Researching a two hundred year old mystery
If the truth be told, most people who look into their family roots are not just hoping to discover where their ancestors came from but what they might have got up to. Nobody really believes that they will stumble across a forgotten ‘family pile’ or an unclaimed inheritance, but the prospect of a bit of mystery or gossip and the odd skeleton in the cupboard, does add spice to the search.
My husband and I had always shared a mutual interest in genealogy. For me, an aspiring historical novelist, what we discovered during our family history research was like winning the jackpot.
When we shook our family tree, a convict fell out and I quickly realised that the perfect plot for a historical novel had just landed in my lap.
I’d wanted to write a book since I was eight years old and used to scribble down stories in old exercise books. Unfortunately, real life got in the way of literary ambition. Work commitments and raising a family took a large chunk out of my time and I just never got around to writing that bestseller.
In August 2004, when we made our amazing discovery, I was chatting on a genealogy message board with another forum member. He directed us to an online document which suggested that hubby’s four x great-grandfather was a convicted felon, sentenced to transportation to New South Wales, Australia.
We were stunned. Transported? If so, what had James Charlton done?
It took years of painstaking research at The National Archives in Kew and the local libraries in Northumberland to uncover the truth. What started as a hobby quickly became a quest.

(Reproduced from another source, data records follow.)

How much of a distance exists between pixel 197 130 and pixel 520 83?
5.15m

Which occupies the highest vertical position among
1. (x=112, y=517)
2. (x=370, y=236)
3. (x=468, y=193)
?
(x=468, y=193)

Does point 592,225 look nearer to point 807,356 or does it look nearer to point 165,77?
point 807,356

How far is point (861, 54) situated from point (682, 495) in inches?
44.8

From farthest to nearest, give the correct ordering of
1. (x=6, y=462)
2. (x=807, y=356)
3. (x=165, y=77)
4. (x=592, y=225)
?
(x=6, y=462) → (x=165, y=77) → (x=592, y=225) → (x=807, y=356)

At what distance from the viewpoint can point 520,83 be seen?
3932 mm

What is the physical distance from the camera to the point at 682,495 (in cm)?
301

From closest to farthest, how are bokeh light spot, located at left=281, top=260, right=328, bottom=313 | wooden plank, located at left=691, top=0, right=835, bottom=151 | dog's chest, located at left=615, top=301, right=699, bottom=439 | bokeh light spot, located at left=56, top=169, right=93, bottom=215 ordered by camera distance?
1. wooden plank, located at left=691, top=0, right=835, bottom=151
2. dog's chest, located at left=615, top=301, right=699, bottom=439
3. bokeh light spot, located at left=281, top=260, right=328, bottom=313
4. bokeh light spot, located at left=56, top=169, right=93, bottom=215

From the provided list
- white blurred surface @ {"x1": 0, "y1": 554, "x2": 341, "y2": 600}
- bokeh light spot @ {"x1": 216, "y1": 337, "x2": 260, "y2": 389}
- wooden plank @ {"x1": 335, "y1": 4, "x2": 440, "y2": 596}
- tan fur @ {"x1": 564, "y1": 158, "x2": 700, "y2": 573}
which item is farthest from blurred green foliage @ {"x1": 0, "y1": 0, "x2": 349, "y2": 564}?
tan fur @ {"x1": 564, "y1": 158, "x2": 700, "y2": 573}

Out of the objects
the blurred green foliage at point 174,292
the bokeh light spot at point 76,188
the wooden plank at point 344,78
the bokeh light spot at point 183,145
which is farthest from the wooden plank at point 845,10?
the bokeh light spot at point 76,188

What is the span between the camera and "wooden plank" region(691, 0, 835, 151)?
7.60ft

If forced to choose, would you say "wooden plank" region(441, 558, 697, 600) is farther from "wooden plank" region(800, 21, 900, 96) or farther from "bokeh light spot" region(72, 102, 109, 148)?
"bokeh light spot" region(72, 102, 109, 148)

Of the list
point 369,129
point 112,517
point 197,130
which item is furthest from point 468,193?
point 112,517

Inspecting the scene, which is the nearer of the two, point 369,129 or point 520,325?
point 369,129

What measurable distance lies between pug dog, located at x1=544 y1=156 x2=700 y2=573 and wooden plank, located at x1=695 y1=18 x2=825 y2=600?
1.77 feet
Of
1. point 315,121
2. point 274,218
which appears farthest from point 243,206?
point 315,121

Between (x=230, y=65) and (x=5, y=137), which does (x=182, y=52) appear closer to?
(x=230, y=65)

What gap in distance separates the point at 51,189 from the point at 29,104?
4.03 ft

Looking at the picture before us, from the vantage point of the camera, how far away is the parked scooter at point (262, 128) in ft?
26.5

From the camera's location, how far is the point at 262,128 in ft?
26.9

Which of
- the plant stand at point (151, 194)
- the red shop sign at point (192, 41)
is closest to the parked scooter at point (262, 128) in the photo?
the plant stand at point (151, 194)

James Charlton had been convicted of stealing over £1,157 from Kirkley Hall in 1810. He had allegedly been involved with the biggest heist Northumberland had ever known. The mystery of the burglary at Kirkley Hall had never been properly solved. Even by Regency standards James’ conviction was dodgy and there was a public outcry amongst the influential and literate middle-classes following his imprisonment.

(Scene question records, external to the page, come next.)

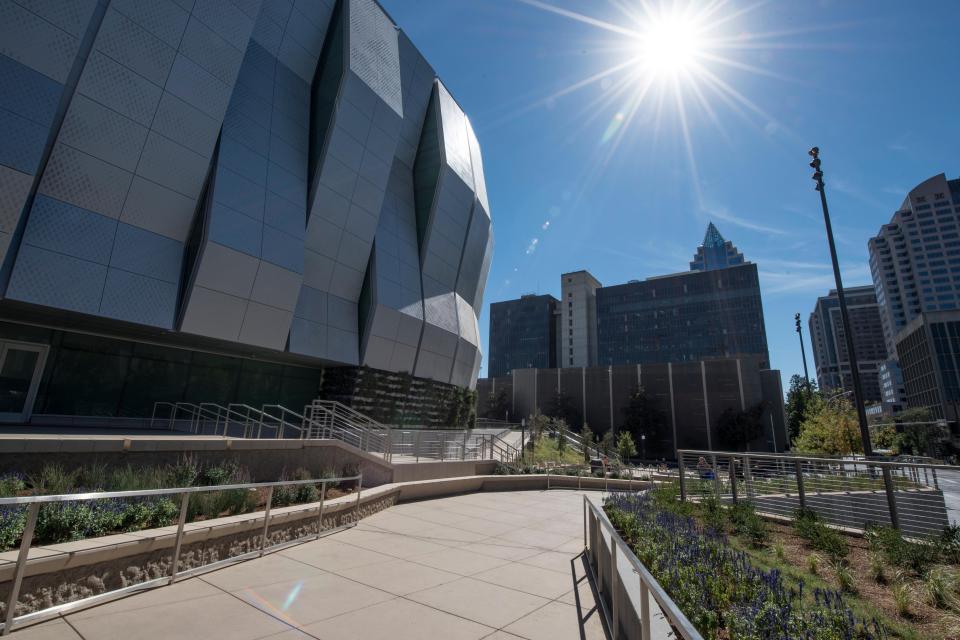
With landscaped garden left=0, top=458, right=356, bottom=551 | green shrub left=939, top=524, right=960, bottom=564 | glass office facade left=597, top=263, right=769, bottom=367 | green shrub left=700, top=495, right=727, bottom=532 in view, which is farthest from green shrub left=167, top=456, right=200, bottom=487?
glass office facade left=597, top=263, right=769, bottom=367

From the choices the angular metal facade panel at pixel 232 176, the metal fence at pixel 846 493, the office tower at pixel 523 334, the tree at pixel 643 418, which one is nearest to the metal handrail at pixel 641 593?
the metal fence at pixel 846 493

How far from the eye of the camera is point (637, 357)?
4373 inches

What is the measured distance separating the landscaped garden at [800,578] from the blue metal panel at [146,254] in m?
16.9

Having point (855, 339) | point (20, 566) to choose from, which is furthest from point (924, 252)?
point (20, 566)

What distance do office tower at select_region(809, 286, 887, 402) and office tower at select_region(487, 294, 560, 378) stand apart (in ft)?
336

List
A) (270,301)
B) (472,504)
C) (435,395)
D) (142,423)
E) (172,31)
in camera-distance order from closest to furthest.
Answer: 1. (472,504)
2. (172,31)
3. (142,423)
4. (270,301)
5. (435,395)

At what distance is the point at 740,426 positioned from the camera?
52.2 m

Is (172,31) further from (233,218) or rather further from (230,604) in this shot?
(230,604)

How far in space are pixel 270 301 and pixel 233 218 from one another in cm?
359

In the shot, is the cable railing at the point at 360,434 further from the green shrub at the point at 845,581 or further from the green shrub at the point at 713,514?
the green shrub at the point at 845,581

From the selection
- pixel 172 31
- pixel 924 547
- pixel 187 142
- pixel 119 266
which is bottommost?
pixel 924 547

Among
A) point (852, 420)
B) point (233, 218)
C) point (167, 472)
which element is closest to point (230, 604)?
point (167, 472)

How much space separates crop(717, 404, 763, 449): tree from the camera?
171ft

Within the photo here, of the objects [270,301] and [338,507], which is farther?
[270,301]
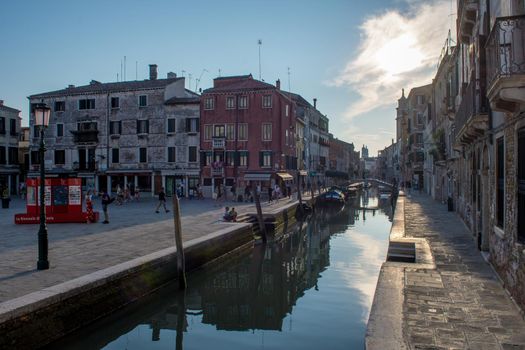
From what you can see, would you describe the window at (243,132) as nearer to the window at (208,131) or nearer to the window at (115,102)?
the window at (208,131)

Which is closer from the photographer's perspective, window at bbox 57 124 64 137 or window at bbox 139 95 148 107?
window at bbox 139 95 148 107

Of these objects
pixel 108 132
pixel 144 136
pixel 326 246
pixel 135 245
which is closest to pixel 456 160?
pixel 326 246

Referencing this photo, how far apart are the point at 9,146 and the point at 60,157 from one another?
6592 millimetres

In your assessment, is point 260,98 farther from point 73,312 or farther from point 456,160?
point 73,312

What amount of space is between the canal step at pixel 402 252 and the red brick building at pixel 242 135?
26286mm

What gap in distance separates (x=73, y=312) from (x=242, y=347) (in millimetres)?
3473

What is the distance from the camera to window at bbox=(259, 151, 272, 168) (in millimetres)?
39688

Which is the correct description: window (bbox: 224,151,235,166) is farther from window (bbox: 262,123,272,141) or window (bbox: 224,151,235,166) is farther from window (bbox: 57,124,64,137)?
window (bbox: 57,124,64,137)

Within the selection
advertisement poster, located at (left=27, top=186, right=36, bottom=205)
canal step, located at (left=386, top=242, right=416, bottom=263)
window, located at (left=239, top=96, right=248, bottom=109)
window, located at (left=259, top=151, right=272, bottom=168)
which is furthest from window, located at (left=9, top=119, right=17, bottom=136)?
canal step, located at (left=386, top=242, right=416, bottom=263)

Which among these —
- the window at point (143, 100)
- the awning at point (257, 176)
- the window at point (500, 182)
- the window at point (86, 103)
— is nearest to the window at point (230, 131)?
the awning at point (257, 176)

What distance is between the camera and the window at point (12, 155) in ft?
155

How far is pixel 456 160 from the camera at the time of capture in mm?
23562

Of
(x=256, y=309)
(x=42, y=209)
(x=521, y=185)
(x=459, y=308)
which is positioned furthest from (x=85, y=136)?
(x=521, y=185)

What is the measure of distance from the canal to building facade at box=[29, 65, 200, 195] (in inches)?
953
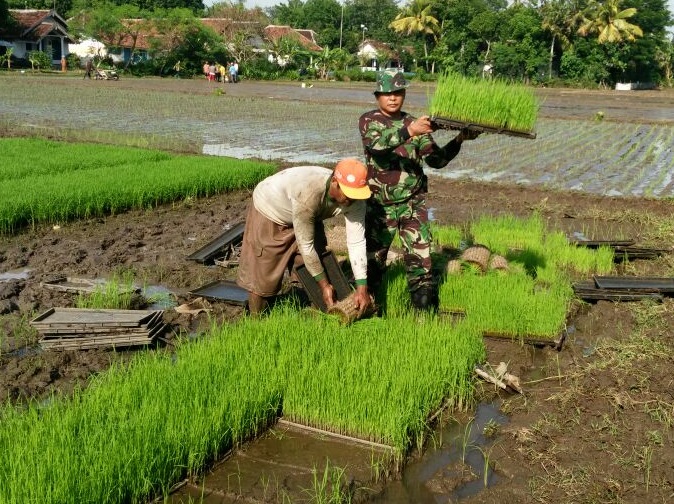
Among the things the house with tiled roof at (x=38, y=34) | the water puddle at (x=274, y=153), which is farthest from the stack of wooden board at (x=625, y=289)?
the house with tiled roof at (x=38, y=34)

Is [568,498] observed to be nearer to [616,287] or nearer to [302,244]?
[302,244]

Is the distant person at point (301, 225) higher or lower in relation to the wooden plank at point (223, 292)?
higher

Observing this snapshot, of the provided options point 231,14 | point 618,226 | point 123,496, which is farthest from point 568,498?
point 231,14

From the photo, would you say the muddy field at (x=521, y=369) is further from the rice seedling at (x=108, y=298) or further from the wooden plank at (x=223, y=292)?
the rice seedling at (x=108, y=298)

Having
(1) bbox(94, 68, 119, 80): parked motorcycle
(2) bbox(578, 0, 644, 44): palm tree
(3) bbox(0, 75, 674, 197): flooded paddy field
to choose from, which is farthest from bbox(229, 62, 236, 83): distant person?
(2) bbox(578, 0, 644, 44): palm tree

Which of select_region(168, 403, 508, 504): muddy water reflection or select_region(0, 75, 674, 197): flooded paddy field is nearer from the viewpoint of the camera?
select_region(168, 403, 508, 504): muddy water reflection

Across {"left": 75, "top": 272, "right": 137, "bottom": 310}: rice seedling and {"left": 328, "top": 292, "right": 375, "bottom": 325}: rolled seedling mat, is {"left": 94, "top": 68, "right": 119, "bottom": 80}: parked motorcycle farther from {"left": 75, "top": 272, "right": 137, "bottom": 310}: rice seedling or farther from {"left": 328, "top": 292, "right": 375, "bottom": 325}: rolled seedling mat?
{"left": 328, "top": 292, "right": 375, "bottom": 325}: rolled seedling mat

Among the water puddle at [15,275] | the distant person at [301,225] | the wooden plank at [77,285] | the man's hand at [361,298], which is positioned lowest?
the water puddle at [15,275]

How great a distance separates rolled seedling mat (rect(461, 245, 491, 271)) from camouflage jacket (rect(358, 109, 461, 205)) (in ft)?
3.97

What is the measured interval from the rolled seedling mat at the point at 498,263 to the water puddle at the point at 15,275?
3735 millimetres

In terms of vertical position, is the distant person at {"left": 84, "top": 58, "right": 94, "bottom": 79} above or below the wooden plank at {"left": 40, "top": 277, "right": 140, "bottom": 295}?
above

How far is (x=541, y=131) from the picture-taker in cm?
1691

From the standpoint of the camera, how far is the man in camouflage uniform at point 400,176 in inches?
171

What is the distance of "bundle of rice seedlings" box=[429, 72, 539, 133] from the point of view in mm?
4887
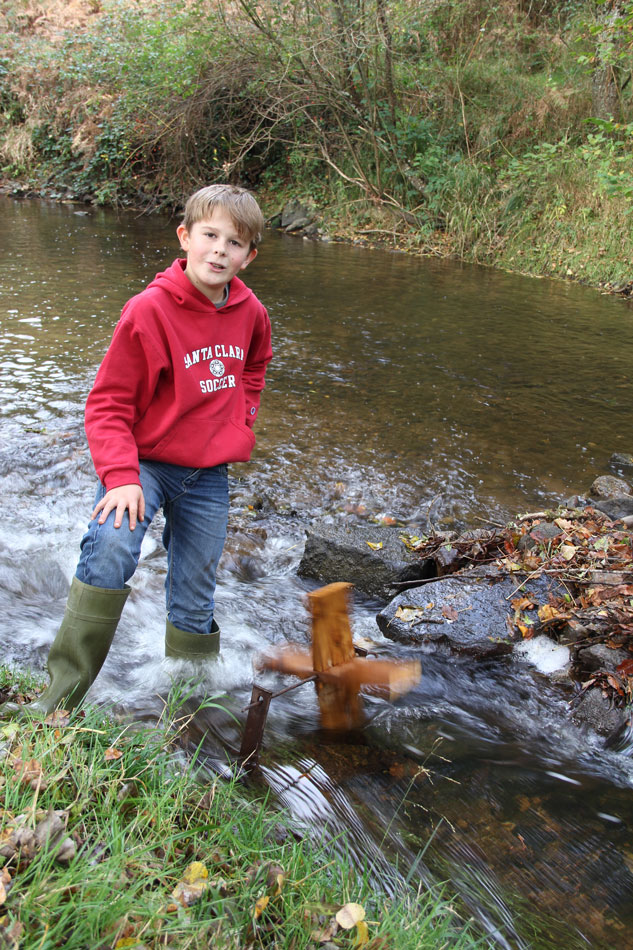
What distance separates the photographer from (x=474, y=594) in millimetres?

Bit by bit, the story came together. By January 2009, I had enough information to start writing the novel – and then the real hard work began. It was bought by Knox Robinson Publishing and will be published on 8th December 2011.

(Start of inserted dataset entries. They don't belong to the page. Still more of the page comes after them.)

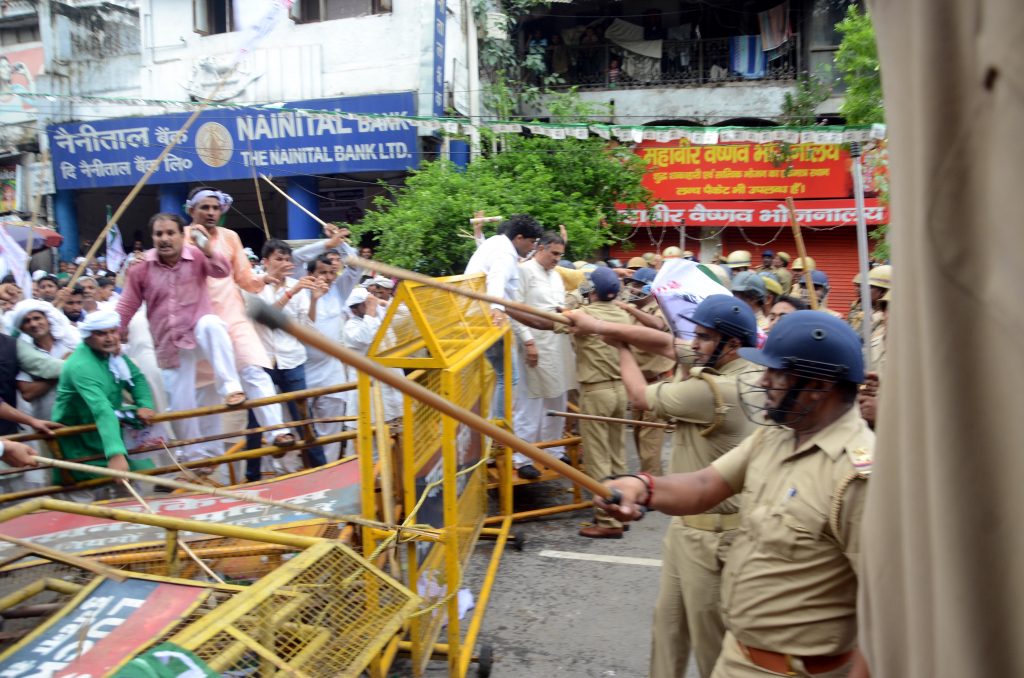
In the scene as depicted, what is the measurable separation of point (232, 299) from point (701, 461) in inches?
151

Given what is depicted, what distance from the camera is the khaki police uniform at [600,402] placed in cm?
627

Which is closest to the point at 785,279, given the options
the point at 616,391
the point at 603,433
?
the point at 616,391

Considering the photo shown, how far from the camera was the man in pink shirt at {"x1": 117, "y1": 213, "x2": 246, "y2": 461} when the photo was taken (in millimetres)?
5355

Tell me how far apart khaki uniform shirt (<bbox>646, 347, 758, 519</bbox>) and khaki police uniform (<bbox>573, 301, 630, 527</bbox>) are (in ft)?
9.00

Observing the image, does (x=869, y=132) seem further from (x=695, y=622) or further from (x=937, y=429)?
(x=937, y=429)

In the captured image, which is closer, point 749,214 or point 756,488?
point 756,488

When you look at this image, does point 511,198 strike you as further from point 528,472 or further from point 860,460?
point 860,460

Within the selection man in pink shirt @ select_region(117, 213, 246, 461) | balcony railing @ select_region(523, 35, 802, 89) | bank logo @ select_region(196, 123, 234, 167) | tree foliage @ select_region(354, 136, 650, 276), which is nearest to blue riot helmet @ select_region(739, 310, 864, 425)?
man in pink shirt @ select_region(117, 213, 246, 461)

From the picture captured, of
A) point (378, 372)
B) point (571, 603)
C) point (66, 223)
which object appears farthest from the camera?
point (66, 223)

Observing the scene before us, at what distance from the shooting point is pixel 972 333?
92cm

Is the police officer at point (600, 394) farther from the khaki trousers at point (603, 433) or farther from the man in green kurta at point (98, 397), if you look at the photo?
the man in green kurta at point (98, 397)

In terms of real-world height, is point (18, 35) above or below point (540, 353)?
above

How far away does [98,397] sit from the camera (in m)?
4.52

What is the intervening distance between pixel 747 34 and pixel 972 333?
21.0m
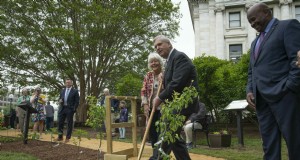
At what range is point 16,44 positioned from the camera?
20266 mm

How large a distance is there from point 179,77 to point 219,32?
109 feet

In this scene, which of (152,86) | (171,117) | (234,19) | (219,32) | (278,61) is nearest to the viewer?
(278,61)

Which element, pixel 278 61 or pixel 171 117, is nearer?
pixel 278 61

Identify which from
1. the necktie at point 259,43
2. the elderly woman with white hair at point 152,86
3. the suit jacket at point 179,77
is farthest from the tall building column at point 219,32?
the necktie at point 259,43

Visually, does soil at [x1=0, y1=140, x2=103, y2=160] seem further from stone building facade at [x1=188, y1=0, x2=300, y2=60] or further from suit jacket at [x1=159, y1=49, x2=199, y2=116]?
stone building facade at [x1=188, y1=0, x2=300, y2=60]

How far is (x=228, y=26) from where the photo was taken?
36875mm

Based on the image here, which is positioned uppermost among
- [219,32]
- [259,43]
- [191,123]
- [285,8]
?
[285,8]

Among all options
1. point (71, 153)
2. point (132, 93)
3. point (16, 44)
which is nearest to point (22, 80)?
point (16, 44)

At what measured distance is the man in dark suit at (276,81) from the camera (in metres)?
3.24

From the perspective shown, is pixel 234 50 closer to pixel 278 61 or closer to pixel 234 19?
pixel 234 19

We are absolutely delighted. Two hundred years after James’ conviction, the real story of the notorious Kirkley Hall robbery will finally be told.
Catching the Eagle
by Karen Charlton
(Based on a true story)
Easter Monday, 1809: Kirkley Hall manor house is mysteriously burgled. When suspicion falls on Jamie Charlton, he and his family face a desperate battle to save him from the gallows.
When £1,157 rent money is stolen from Kirkley Hall, it is the biggest robbery Northumberland has ever known. The owner sends for Stephen Lavender, a principal officer with the Bow Street Magistrates’ Court in London, to investigate the crime. Suspicion soon falls on impoverished farm labourer, Jamie Charlton, and the unpopular steward, Michael Aynsley.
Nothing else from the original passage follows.